Jules
Supervielle, nascido em 1884, em Montevidéu, filho de franceses e educado na
França, onde passou a maior parte de sua vida, nutriu sua obra, no dizer de Zum Felde no seu livro Proceso Intelectual del Uruguai, da emoção e da evocação dos motivos americanos.
Sua
produção literária, toda escrita em francês, se inicia em 1910 com um livro de
poemas, Comme des voilliers e, tanto
nele, como nos outros que se lhe seguem – Poèmes
(1919), Debarcadères e Gravitations (1925), Le forçat innocent (1930), Les
amis inconnus (1934), La fable du
monde (1938) – se alternam os temas franceses com aqueles relacionados à
terra onde passou os seus primeiros anos.
Em 1923, publica pela Gallimard de
Paris, o relato L’homme de la Pampa que
aparece, em
tradução espanhola,
numa edição da Arca de Montevideu, em 1969, nove anos depois de sua morte,
ocorrida em Paris. Na epígrafe que antecede a obra, Jules de Supervielle diz
que se trata de um sonho, uma realidade,
uma farsa, uma angústia, esse pequeno
romance, escrito para a criança que
ele foi e que pede que lhe conte histórias.
E
de um mar de histórias é feito El hombre
de la pampa. Chama-se ele Juan Fernández y Guanamirú e é estancieiro
incomum: um homem dono de mais touros
puro sangue dos que são necessários
para cobrir sessenta mil vacas. Até os quarenta anos tinha querido
administrar as terras que herdara de seu pai e, então, para passar o tempo, mandara construir um enorme palácio, enfeitado
de torres quadradas. No seu parque, se permitira todas as fantasias que, de
repente, um dia, não mais o entusiasmaram. Foi quando lhe veio o desejo de
construir um vulcão, convicto de que só assim seria feliz. Procurou modelos
entre os existentes e optou por um que fosse jovem, com uma cratera bem
conservada e se constituísse o resumo de todos. Quando ficou pronto, ele se deu
conta que, para efetuar a erupção completa, teria que despender muito e que assim
somente poderia oferecê-la completa nos dias de festa nacional.
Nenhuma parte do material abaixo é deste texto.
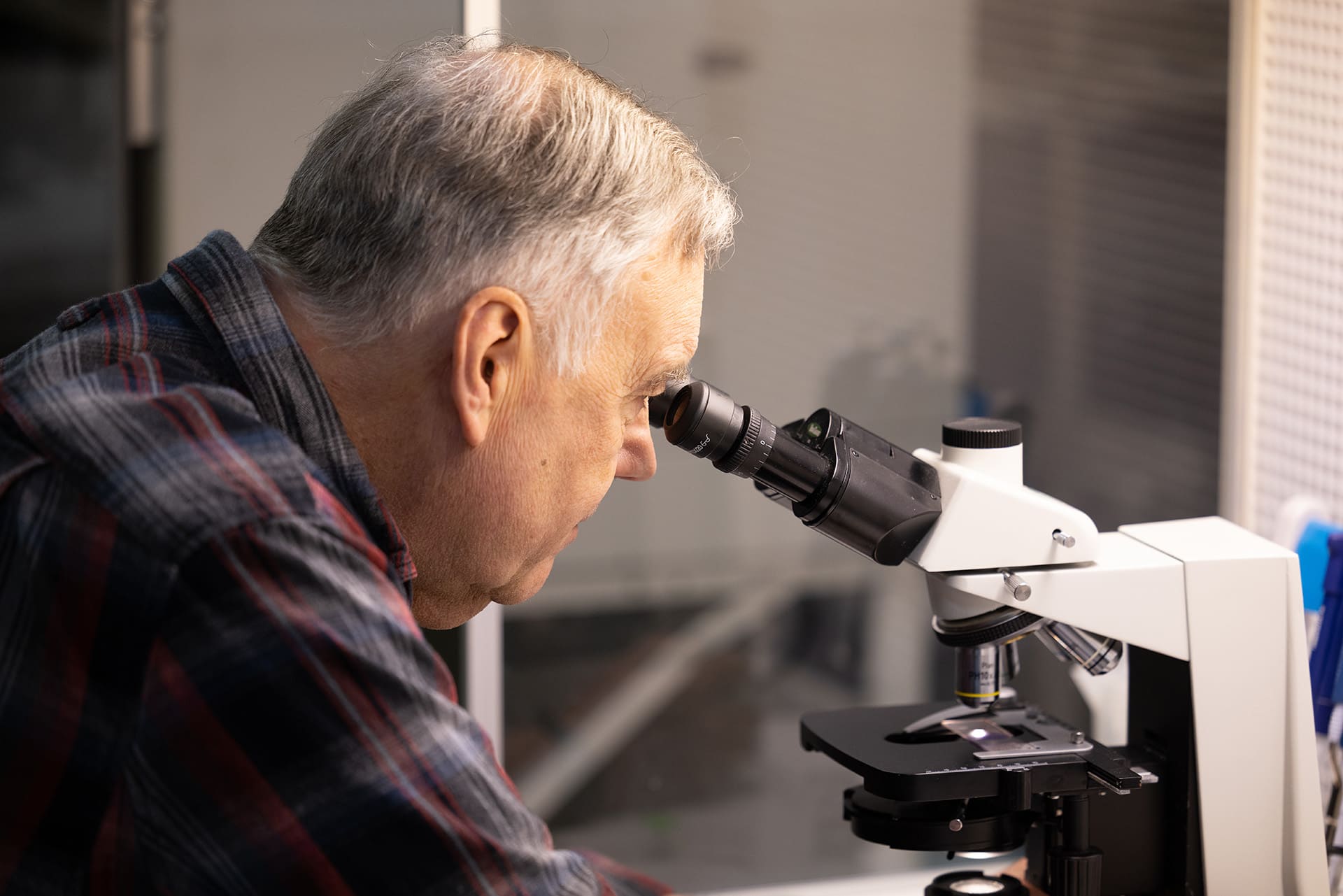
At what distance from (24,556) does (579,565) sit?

Mas que as
quintas-feiras seriam um dia reservado para as crianças da escola quando o seu Vesúvio dos tempos modernos vomitaria
gratuitamente receitas úteis,
pastilhazinhas de sabão e pedra-pomes, quebra-cabeças inquebráveis com pinturas
nutritivas ou refrescantes conforme o
desejo expresso pelos pais. Mas, logo vieram as críticas e a perda de uma
serenidade que o levou a concluir ser tempo de mudar de ares. E viajou para
Paris onde inusitadas aventuras lhe povoaram os dias.
Embora
o título do relato enraíze o personagem no Pampa, parece que nada o liga a
esses campos sem limites a não ser querer fugir da imensa ociosidade em que se
vê mergulhado na sua estância. É, na verdade, um personagem rodeado de
prodígios que se entrelaçam num contínuo emergir de surpresas. Assim, na
depressão que dele se apodera diante dos
ataques dos jornais a respeito de seu vulcão e da maneira morna como foi defendido,
nem chega a notar a verdadeira
hostilidade com que as coisas se voltam contra ele: os retratos de família
o olham de viés; sua caneta foge para o campo; as portas de seus armários,
quando as abre, gemem como recém-nascidos; os números de seu cofre mudam
durante a noite; seu relógio de noite adianta, enquanto o do quarto se atrasa.
Repleto de maravilhas que, ininterruptamente,
se sucedem, o relato vai se fazendo de
inacreditáveis e muito rico de significados misteriosos e de expressões a
sugerirem sons e cores e aromas. E o quebrar da lógica, sempre desfeita ou num
emaranhado de sinestesias – chegou a
respirar de perto um ramalhete de estrelas –, ou em dizeres de alucinante
fantasia – estendeu-lhe a mão quadrada
que tinha escondido até então e onde relinchava,
sem interrupções, sobre um camafeu vermelho, um cavalo marinhotttt – domina
cada seqüência narrativa.
É
um narrar que se estrutura a contrariar qualquer verossimilhança: um
caleidoscópio de mágicas, ligado ao mundo dos homens – o de usos e costumes, o
dos preconceitos e idéias imutáveis – apenas pela ironia e pela troça sutil a
acusar o olhar ameno e risonho que, das margens do Sena, Jules Supervielle
alcança a pousar sobre o Continente.